→ **TASK STATEMENT**: Copy nothing but the lines below, from the one with "Sticky Holsters Dual Mini Mag Pouch Black" through the one with "PicsArt Photo Editor, Aplikasi", exactly as written; no pictures should appear.

→ **INPUT MATERIAL**:
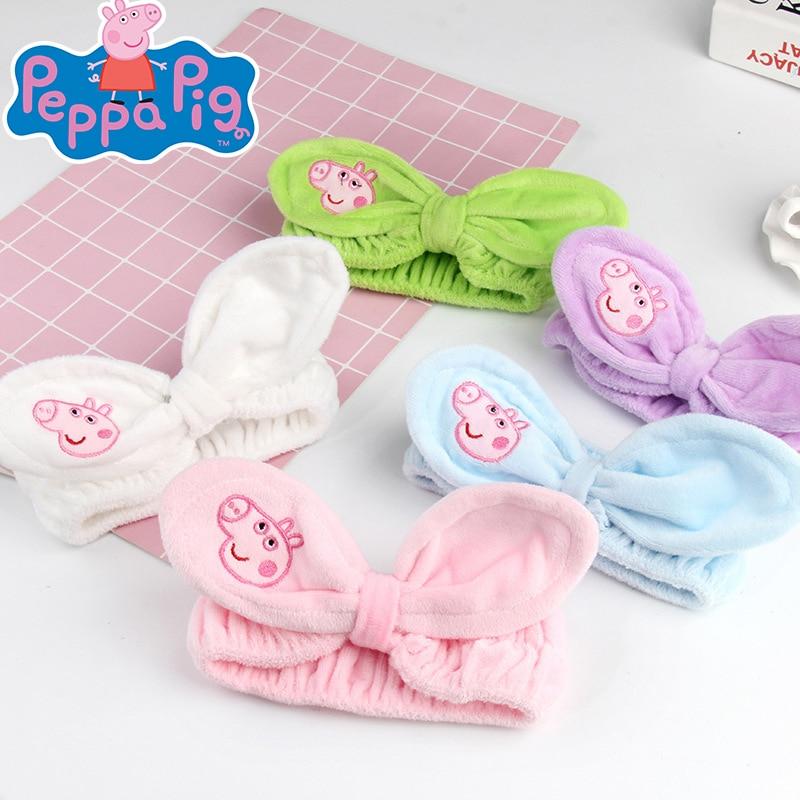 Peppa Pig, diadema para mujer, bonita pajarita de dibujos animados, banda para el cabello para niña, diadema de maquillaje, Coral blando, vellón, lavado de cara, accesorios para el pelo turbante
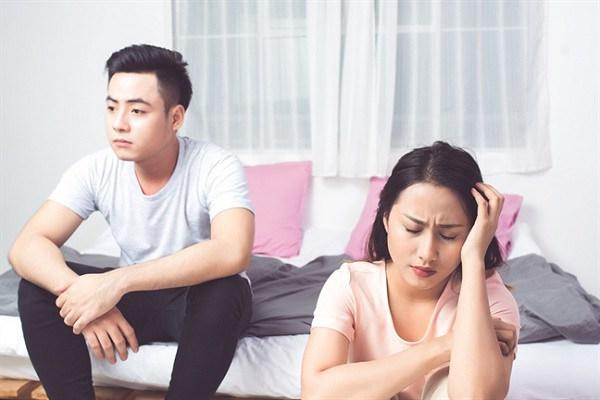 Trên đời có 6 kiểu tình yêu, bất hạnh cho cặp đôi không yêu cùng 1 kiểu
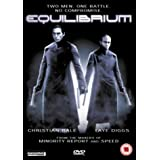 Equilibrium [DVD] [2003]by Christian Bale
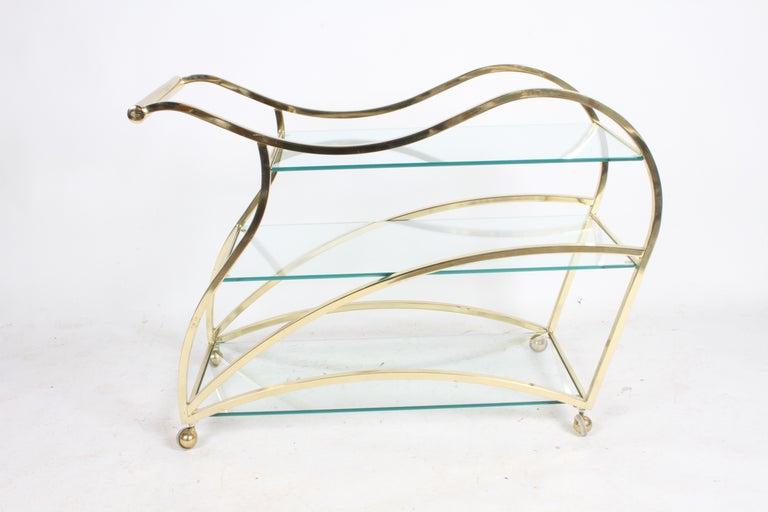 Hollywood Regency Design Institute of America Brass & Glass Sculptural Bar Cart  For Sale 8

==

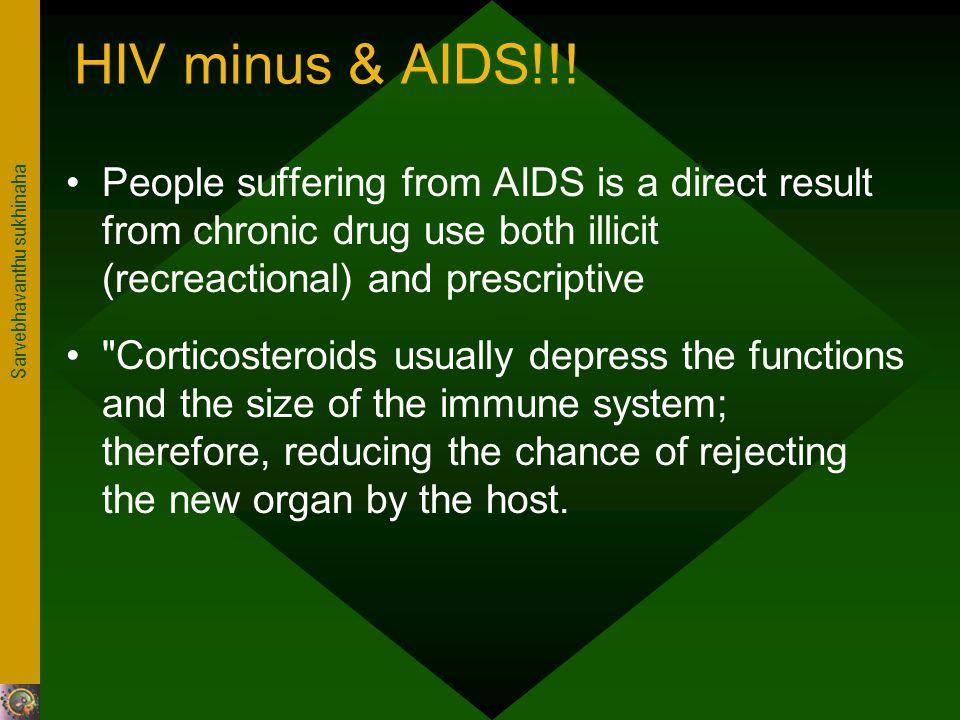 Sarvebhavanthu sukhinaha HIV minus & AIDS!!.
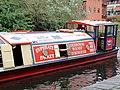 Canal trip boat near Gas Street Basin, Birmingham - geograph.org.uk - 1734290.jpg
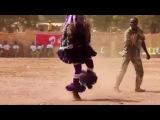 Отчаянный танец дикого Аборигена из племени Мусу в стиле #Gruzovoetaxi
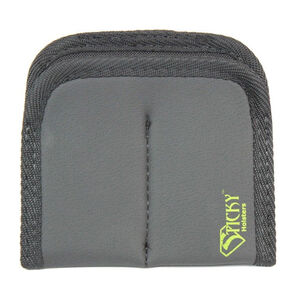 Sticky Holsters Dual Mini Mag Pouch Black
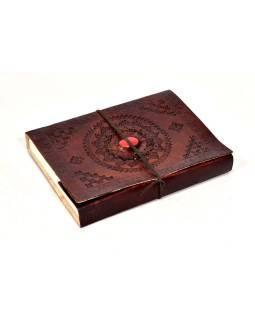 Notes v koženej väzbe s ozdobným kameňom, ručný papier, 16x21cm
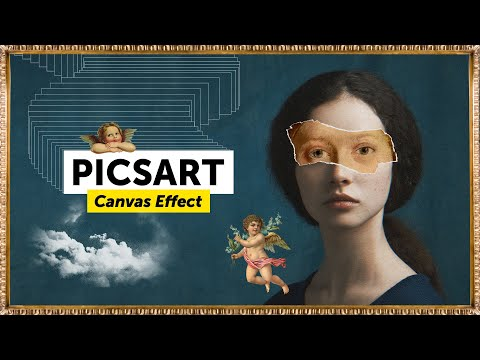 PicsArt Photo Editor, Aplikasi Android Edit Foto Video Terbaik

---

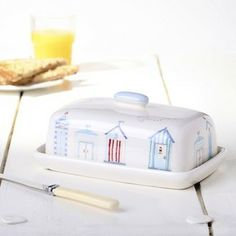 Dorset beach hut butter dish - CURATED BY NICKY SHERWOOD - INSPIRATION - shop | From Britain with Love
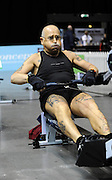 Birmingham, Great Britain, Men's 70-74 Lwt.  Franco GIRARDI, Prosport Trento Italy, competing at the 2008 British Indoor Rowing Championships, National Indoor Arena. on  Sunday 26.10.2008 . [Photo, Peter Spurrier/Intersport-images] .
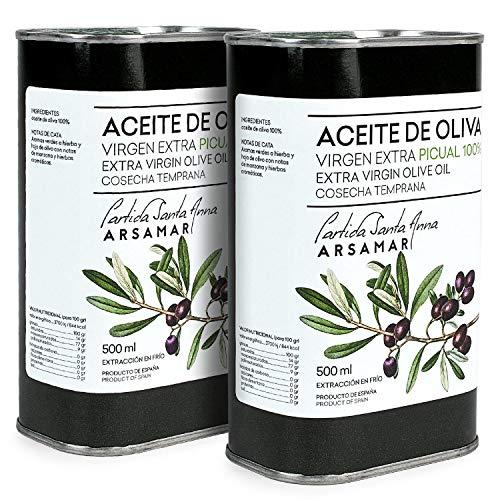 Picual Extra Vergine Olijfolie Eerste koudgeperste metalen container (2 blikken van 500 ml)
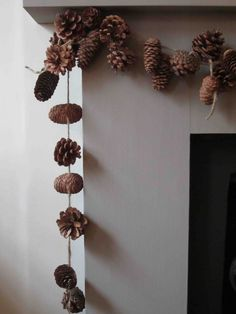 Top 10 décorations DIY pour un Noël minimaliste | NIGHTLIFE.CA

→ **RESULT OF THE EXERCISE**:
 Sticky Holsters Dual Mini Mag Pouch Black
 Notes v koženej väzbe s ozdobným kameňom, ručný papier, 16x21cm
 PicsArt Photo Editor, Aplikasi Android Edit Foto Video Terbaik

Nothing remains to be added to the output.